С удовольствием, смакуя подробности, главарь рассказывал селюку о своем восхождении из самых низов сложной бандитской иерархии к тем вершинам, которые снились далеко не каждому. Ждан слушал, расширив глаза и развесив уши, кивал в положенные моменты, выдавал восхищенные реплики, словом, вел себя так, как должен деревенщина, удостоенный сидеть за одним столом со столь выдающимися людьми.

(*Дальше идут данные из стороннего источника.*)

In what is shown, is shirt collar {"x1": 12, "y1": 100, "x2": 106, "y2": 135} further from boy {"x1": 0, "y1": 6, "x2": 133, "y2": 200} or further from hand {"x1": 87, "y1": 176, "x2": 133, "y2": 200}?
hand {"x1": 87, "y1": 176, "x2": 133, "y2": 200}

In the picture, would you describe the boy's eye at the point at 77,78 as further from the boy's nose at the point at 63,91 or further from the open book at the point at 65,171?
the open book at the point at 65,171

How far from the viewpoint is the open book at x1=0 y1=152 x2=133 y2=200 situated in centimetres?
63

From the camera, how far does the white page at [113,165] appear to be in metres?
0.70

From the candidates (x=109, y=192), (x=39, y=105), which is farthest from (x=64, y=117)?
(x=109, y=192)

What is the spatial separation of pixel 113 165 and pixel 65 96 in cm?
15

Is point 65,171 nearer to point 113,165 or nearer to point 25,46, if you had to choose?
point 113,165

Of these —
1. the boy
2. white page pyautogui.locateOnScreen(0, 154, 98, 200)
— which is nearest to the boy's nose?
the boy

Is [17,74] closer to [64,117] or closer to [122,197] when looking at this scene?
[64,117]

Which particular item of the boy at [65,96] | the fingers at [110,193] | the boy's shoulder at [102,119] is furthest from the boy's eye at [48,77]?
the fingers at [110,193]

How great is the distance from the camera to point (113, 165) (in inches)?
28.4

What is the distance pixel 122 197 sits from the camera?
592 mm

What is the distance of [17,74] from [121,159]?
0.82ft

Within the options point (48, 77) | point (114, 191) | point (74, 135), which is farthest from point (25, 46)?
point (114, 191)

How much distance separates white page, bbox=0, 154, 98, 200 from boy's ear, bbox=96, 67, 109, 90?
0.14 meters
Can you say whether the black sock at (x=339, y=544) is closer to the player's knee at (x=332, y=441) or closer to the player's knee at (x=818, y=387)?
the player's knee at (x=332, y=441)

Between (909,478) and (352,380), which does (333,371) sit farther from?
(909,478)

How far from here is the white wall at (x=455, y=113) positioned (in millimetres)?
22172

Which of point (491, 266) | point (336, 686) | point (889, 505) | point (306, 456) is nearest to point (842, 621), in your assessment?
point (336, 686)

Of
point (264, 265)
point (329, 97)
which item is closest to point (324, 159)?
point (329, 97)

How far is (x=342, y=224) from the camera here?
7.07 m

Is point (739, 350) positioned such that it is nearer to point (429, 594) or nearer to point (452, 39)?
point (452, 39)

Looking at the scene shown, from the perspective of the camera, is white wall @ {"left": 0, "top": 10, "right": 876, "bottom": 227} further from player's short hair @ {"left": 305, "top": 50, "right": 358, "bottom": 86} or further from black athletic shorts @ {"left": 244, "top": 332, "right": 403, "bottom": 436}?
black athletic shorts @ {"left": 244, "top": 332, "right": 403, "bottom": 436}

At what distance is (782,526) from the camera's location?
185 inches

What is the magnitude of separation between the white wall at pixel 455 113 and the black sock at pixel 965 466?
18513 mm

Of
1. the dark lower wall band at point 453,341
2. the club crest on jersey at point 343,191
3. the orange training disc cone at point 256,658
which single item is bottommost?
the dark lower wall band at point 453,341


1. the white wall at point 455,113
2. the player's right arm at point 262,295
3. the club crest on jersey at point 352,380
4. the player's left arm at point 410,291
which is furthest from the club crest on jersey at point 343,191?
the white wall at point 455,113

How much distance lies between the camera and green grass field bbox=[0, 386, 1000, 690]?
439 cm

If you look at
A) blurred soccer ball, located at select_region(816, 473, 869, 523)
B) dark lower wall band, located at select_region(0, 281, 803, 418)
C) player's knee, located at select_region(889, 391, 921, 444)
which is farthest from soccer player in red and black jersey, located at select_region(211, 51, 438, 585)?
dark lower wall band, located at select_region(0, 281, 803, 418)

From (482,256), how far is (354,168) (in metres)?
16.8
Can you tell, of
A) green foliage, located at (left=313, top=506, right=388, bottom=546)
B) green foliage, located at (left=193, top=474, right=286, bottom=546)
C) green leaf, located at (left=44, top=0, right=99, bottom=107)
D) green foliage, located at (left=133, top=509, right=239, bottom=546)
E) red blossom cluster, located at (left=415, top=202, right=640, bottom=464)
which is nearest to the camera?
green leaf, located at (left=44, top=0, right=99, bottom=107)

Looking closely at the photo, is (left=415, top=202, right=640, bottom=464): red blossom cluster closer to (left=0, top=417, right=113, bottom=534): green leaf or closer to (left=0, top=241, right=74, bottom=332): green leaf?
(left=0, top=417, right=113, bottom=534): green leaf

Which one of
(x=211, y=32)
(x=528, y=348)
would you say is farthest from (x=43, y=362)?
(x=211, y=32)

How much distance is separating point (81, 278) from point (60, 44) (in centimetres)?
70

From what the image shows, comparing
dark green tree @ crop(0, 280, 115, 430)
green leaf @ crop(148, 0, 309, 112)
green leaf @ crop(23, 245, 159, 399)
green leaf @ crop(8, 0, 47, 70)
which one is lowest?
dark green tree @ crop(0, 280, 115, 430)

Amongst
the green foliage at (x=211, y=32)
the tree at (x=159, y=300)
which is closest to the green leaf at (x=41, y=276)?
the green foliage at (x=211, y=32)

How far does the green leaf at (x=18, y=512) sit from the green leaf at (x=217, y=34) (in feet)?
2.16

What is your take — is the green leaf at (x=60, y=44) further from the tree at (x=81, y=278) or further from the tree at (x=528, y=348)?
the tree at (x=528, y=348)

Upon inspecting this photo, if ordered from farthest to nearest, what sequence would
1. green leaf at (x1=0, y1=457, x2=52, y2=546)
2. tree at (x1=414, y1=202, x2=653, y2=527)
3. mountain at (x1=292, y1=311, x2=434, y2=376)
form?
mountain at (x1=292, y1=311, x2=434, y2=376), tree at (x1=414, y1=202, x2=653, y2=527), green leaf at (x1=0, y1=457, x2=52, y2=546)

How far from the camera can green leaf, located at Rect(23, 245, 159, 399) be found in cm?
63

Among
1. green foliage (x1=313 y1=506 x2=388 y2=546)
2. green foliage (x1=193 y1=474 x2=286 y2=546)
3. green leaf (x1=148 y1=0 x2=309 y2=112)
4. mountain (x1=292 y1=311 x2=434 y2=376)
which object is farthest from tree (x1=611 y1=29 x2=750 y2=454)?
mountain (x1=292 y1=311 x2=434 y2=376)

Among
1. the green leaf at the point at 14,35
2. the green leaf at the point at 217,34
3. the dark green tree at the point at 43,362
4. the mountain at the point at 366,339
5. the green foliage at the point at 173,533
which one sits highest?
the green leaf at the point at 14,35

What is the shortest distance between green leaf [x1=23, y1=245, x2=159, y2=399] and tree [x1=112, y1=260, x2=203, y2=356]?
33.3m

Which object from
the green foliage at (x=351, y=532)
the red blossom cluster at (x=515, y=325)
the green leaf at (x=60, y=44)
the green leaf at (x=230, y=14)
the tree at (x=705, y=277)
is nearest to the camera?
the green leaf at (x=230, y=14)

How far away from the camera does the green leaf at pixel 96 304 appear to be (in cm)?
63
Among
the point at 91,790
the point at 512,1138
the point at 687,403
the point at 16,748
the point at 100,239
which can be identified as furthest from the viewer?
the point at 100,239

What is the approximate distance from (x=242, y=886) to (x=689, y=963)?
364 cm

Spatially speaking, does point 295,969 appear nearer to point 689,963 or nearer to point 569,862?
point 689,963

Моего друга никогда не обременяли предрассудки относительно того, что нельзя делить хлеб и соль с врагами. Ел он, правда, в меру. А вот пил без нее. Неплохое вино легло на уже поглощенное им пойло, притупляя всяческую осторожность, рождая то бесшабашное состояние, когда море по колено. К тому же я слишком хорошо поработал, искореняя в нем боязнь смерти. Слишком…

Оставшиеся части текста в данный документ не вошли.